For today's excursion into liberal bias, let's look at The New York Times:
I also noted two years ago that I had taken up the public editor duties believing “there is no conspiracy” and that The Times’s output was too vast and complex to be dictated by any Wizard of Oz-like individual or cabal. I still believe that, but also see that the hive on Eighth Avenue is powerfully shaped by a culture of like minds — a phenomenon, I believe, that is more easily recognized from without than from within.
When The Times covers a national presidential campaign, I have found that the lead editors and reporters are disciplined about enforcing fairness and balance, and usually succeed in doing so. Across the paper’s many departments, though, so many share a kind of political and cultural progressivism — for lack of a better term — that this worldview virtually bleeds through the fabric of The Times.

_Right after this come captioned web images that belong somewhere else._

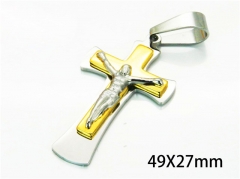 HY Wholesale Cross Pendants of Stainless Steel 316L-HY08P0497MS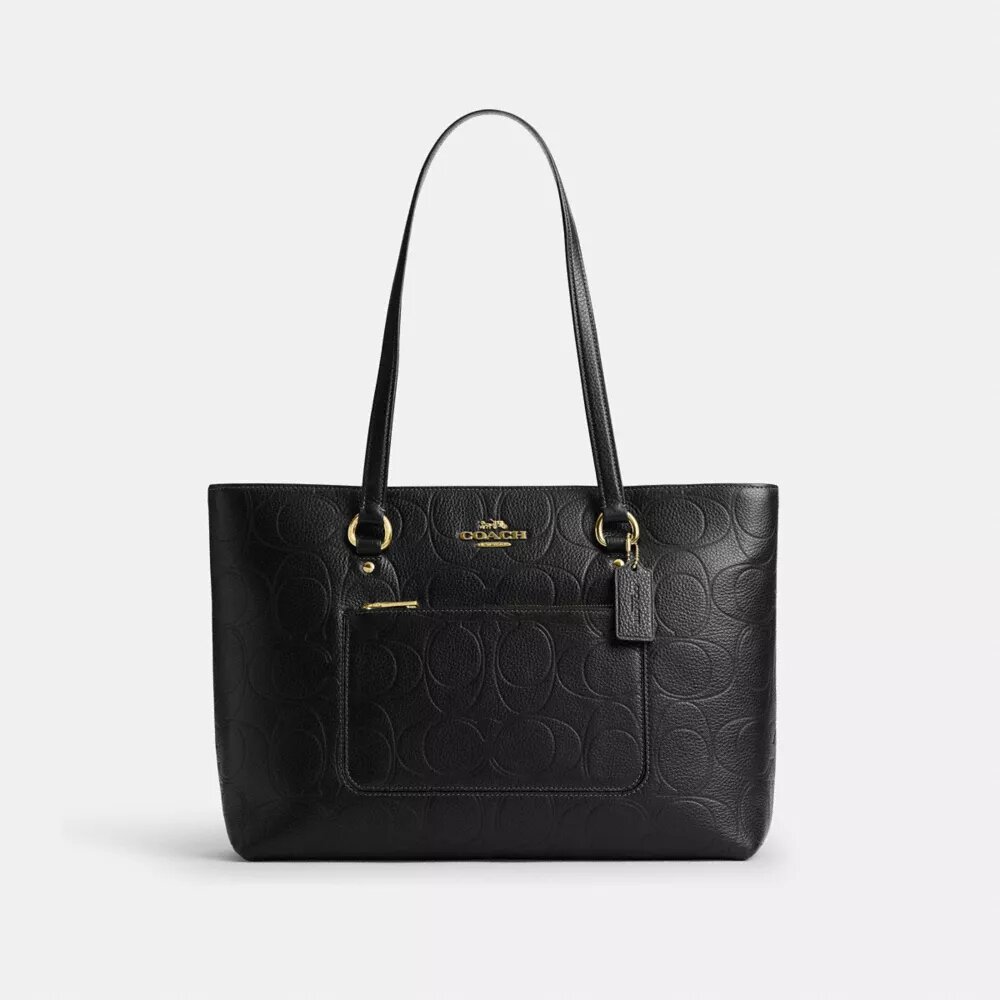 Signature Deri Station Tote Çantası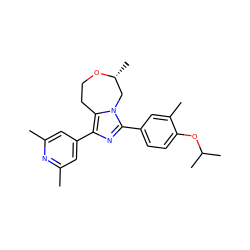 Cc1cc(-c2nc(-c3ccc(OC(C)C)c(C)c3)n3c2CCO[C@H](C)C3)cc(C)n1 ZINC001772586722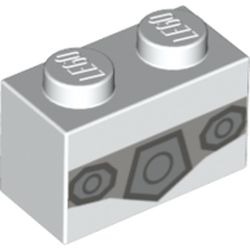 Image LEGO : ceinture de leia, couleur blanc, référence BrickLink 3004pb178, élément LEGO 6247096.
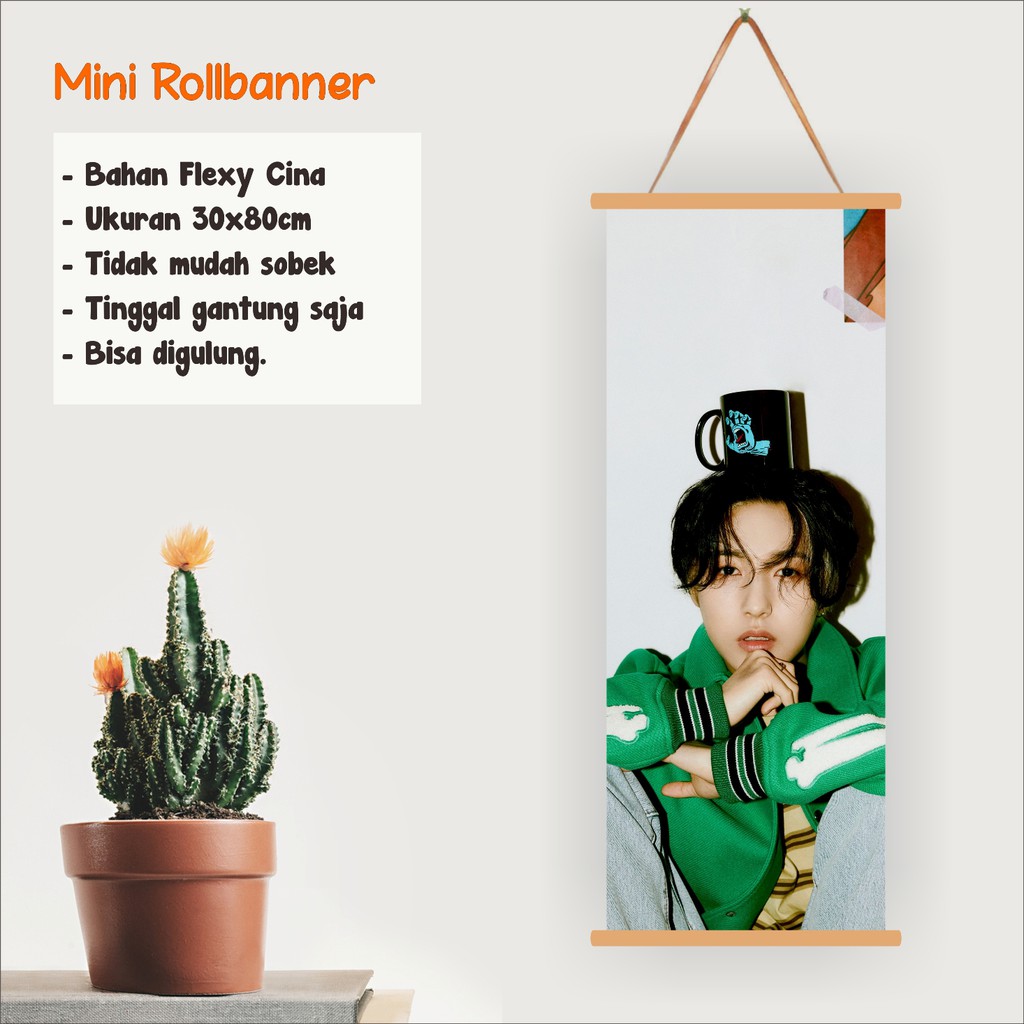 MINI ROLL BANNER RENJUN NCT DREAM HOT SAUCE JALAPENO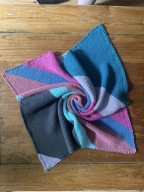 Bawełniany kocyk dziecięcy handmade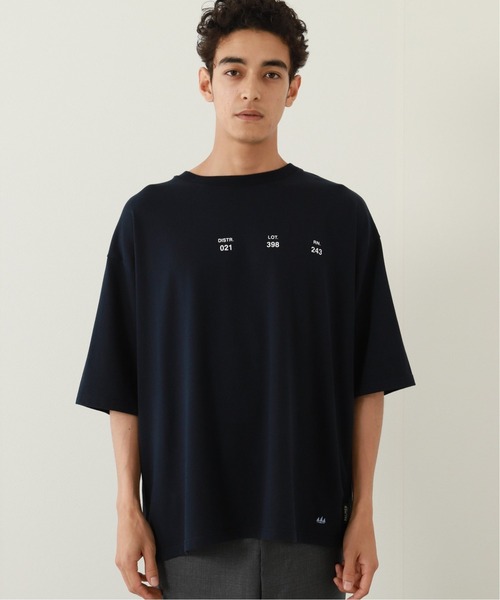 JOURNAL STANDARD relume（ジャーナルスタンダード　レリューム）の「【PALMER for relume】SLOUCHY P/O Tシャツ１（Tシャツ/カットソー・メンズ・ホワイト/ネイビー・M/L）」の7枚目の写真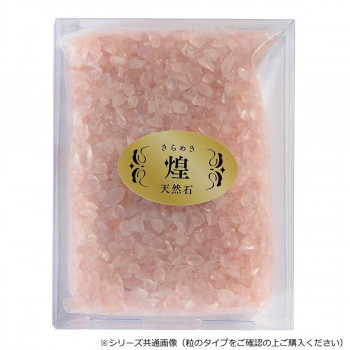 煌(きらめき) 天然石 約200g(小粒) ローズクォーツ 35142x0g00004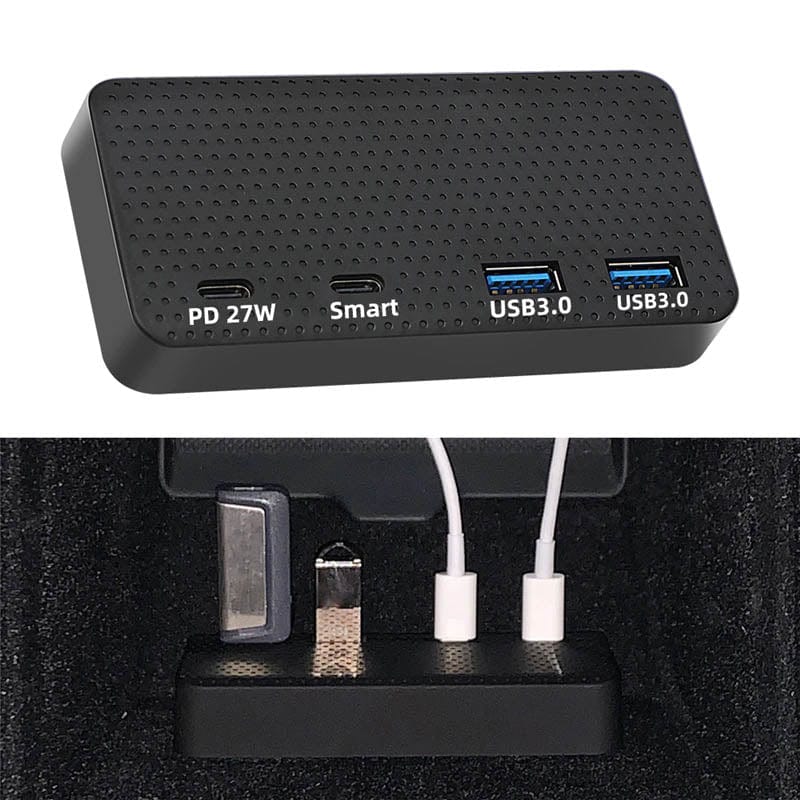 USB C Hub & Splitter mit Schnellladung für Tesla Modelle S 3 X Y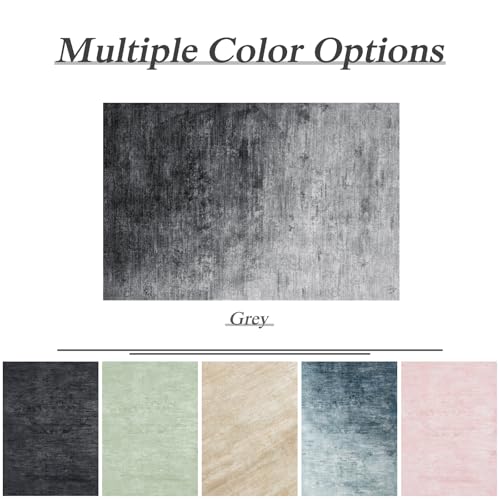 Washable Rug 2x3 Area Rugs for Living Room - Stain Resistant Non-Slip Backing Boho Rug for Bedroom,Durable & Ultra-Thin Vintage Large Area Rug(2x3,Gray)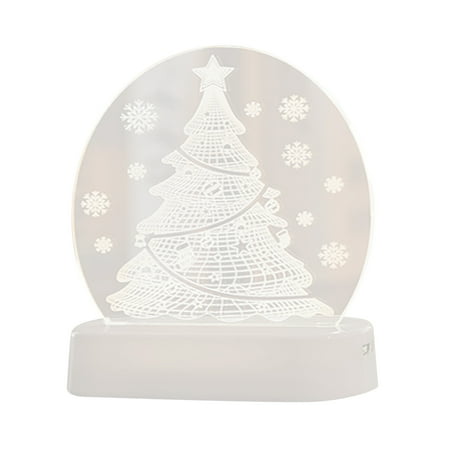 

Lovehome Christmas 3D Night Light Atmosphere Bedside LED Table Lighting Christmas Lighting Night Light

As a result, developments like the Occupy movement and gay marriage seem almost to erupt in The Times, overloved and undermanaged, more like causes than news subjects.

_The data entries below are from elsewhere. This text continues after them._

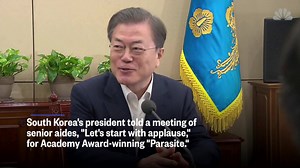 3.7K views · 153 reactions | South Korean President Moon Jae-in congratulated the cast and crew of the film "Parasite" on Monday after the dark comedy netted the country's first-ever wins at the Academy Awards. | NBC News World | Facebook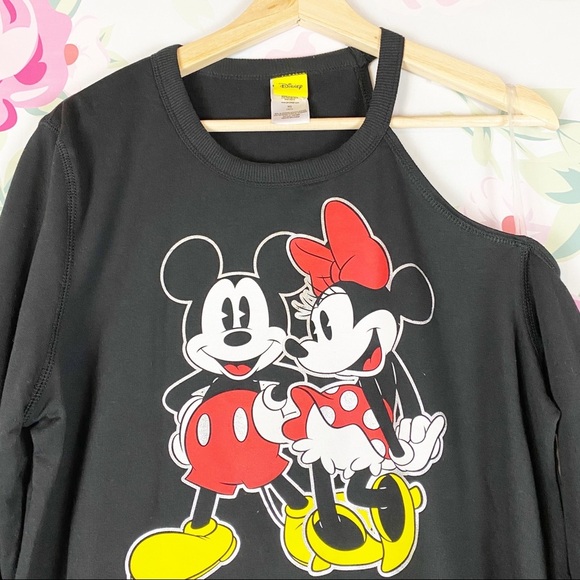 NEW Disney Black Mickey Minnie Mouse Sweater XL - Picture 3 of 8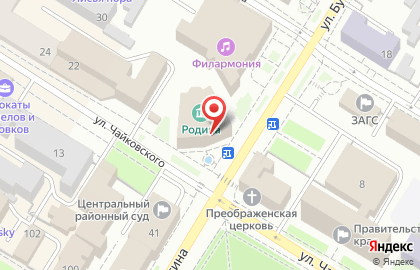 Zoom на улице Чайковского на карте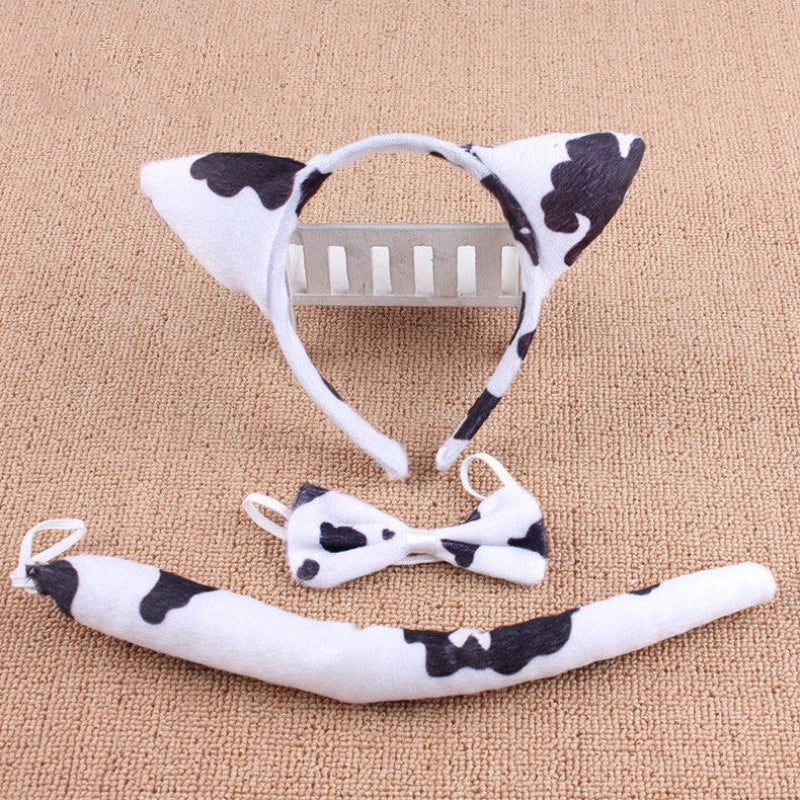 Anime Cute Animal Dress Cosplay Giraffe Frog Tiger Mouse Monkey Costumes Accessory Sweet Headwear Tail Bow Birthday Day Gifts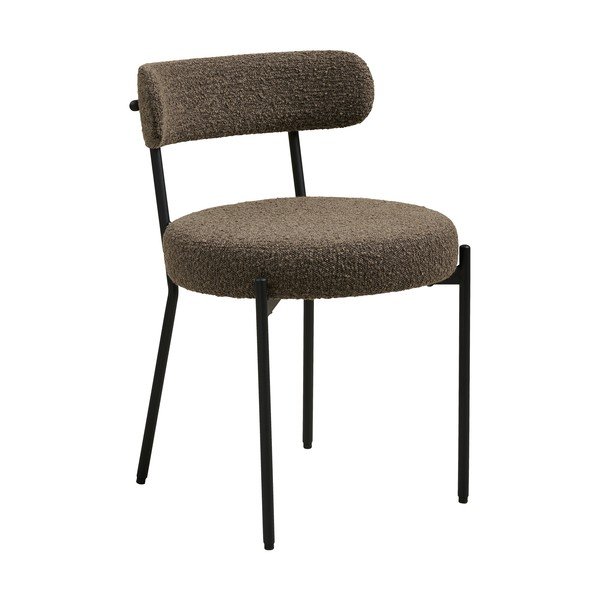 Hnědá čalouněná jídelní židle Badalona – House Nordic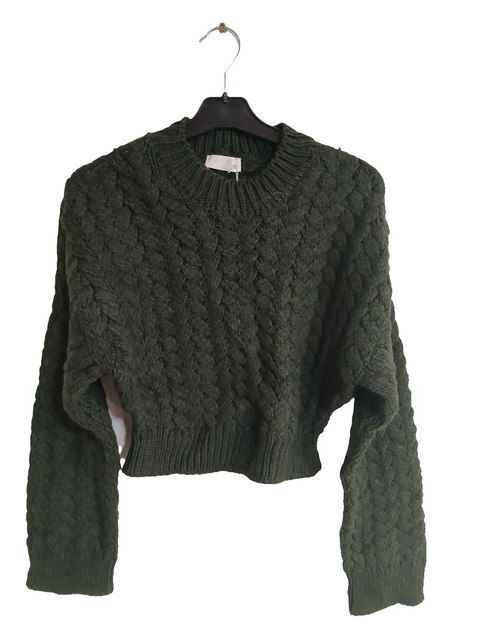 LeGer Women's Dark Green Long-Sleeve Sweatshirt |LeGer in Lebanon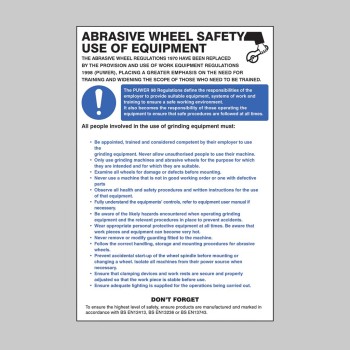 Abrasive Wheel Regulations - Poster - TESTTTTT!!!!! Abrasive Wheel Regulations - Poster - TESTTTTT!!!!!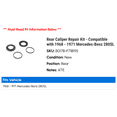 thumbnail image 2 of Rear Caliper Repair Kit - Compatible with 1968 - 1971 Mercedes-Benz 280SL 1969 1970, 2 of 2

Wish I could do one of those "You read it here first" things, but those sentinments are being expressed by the outgoing ombudsman of The New York Times.
As he recognizes, bias does not usually spring from a grand consipiracy or even a conscious effort to help ones friends and frustrate ones enemies. It comes from like-minded people working together and reinforcing each other's prejudices. The come to think their world view is the world view; anything else is simply inconceivable. That is why those outside the center-left bias of the mainstream media -- mostly conservatives and cranky libertarians -- have had the frustating experience over the last few decades of liberals not even acknowledging there is a bias. As I've noted a time or two in this and other contexts, an ant doesn't know it's in an anthill.
I hasten to add that this works for all points of view. Those of political persuasions other than liberals -- even (gasp!) conservatives and libertarians -- are inclined to hang out with people who think like them and help create an echo chamber that endlessly replays familiar and comfortable memes. That's why true objectivity is so hard to achieve.
The bias of the press has been a fact for at least all of my lifetime. The only thing different today is that the bias is more recognizable because alternatives to the prevailing worldview have sprung up in the so-called "new media" of cable, talk radio and the Internet. We have a competition of biases now, a choice of echo chambers to reside it. It isn't quite like the old penny press days, but it's close. I'd rather have a "from many voices, truth" situation than a press that pretends to be objective and unbiased but really isn't.
Speaking of ants in an anthill, here's Times Executive Editor Jill Abramson reacting to the column:
In our newsroom we are always conscious that the way we view an issue in New York is not necessarily the way it is viewed in the rest of the country or world. I disagree with Mr. Brisbane's sweeping conclusions," Abramson told POLITICO Saturday night.
"I agree with another past public editor, Dan Okrent, and my predecessor as executive editor, Bill Keller, that in covering some social and cultural issues, the Times sometimes reflects its urban and cosmopolitan base," she continued. "But I also often quote, including in talks with Mr. Brisbane, another executive editor, Abe Rosenthal, who wanted to be remembered for keeping 'the paper straight.' That's essential."
"Urban and cosmopolitcan base." What a crock. They still don't get it and likely never will.